At 1.33 pm, the Class XII student was told that Sita (29) had just delivered her second child, a boy. “Jeeja, badhaai…ladka hua hai,” she called to tell Sita’s husband.
“I want my nephew to finish school, get a Bachelor’s degree, and then a Master’s degree. I just want him to be the most educated person in our family,” said Priyanka, bursting with joy.
Youngest of four sisters, she is the only one who has reached Class XII.
“By the time my sister was my age, she was married off. There were financial troubles at home as my father was the only working member. Sita didi only studied till Class VIII. I want a different future for the next generation,” said Priyanka, as she was whisked away to see the baby boy.
Husna (20), Mother
Inside a bustling ward at Lok Nayak Hospital, in a hushed tone, Husna hoped for two miracles for her baby girl, born on the intervening night of December 30 and 31. “One, I don’t want her to get married at such an early age like me, so she can study. This I can control, I believe.”
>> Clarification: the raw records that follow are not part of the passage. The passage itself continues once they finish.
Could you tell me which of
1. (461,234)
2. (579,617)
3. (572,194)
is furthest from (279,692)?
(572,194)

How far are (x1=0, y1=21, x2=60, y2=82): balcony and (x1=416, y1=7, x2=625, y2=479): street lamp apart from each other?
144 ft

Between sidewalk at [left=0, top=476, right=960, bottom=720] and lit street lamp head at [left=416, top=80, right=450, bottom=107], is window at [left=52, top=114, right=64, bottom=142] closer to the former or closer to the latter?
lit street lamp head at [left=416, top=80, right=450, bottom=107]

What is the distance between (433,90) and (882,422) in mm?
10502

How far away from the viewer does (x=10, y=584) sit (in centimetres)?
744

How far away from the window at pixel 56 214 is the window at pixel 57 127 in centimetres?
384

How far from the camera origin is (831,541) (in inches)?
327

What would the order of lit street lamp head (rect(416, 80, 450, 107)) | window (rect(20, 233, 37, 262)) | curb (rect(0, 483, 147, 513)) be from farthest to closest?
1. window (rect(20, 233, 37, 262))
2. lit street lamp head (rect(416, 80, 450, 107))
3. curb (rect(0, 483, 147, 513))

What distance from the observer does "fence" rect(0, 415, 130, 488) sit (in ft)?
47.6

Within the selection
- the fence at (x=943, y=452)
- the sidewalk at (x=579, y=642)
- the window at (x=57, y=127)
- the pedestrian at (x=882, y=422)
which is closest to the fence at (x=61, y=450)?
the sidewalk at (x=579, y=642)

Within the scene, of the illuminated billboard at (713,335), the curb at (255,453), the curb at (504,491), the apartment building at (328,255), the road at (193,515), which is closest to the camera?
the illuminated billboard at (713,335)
In January 2018, Husna got married at 19 and was promptly asked to drop all plans of finishing her law degree. “My husband discouraged me from studying further after I got pregnant. There are new responsibilities now, I understand. I hope our daughter doesn’t face this,” she said.
Husna and her husband, a recovery agent, have tentatively named their daughter Tehreem.
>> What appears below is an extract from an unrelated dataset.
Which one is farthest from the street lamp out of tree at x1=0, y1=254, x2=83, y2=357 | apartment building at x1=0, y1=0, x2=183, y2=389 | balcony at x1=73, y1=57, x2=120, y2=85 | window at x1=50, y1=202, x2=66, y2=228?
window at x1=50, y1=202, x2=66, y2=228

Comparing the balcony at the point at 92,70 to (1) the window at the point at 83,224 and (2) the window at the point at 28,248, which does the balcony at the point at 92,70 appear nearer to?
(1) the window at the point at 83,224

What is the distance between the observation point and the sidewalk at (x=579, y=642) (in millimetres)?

The second miracle for Tehreem, she said, would be “if I never have to say ‘bach ke rehna, mahaul kharaab hai’. I’ve grown up hearing these warnings — sometimes because I am a woman, sometimes because I am Muslim. This miracle, however, is not in my hands alone, it’s in yours too.”
Preeti Bhati (29), Paternal Aunt
As Sanjana (29) blissfully slept next to her daughter inside the AIIMS ward, her family of 10 celebrated the arrival of a New Year’s Eve baby in the waiting room. A blanket, a box of sweets, gifts, and a bag full of diapers and boots occupied three chairs. Next to these sat the baby’s paternal aunt.
“My brother Harish and sister-in-law Sanjana got married seven years ago. It’s only now that they’ve had their first child. Complications the kaafi aur pressure bhi… but now, all’s well,” said Preeti Bhati.
While the baby’s mother is a housewife, the father runs a construction material business and was on his way to the hospital. “The women in our family don’t work or have careers. I have done MSc, but my husband won’t let me work. I have made peace with it. Likewise, Sanjana too is educated but she doesn’t work. I don’t want that for my niece. Times are changing, I want her to work and get the exposure that we didn’t,” said Preeti.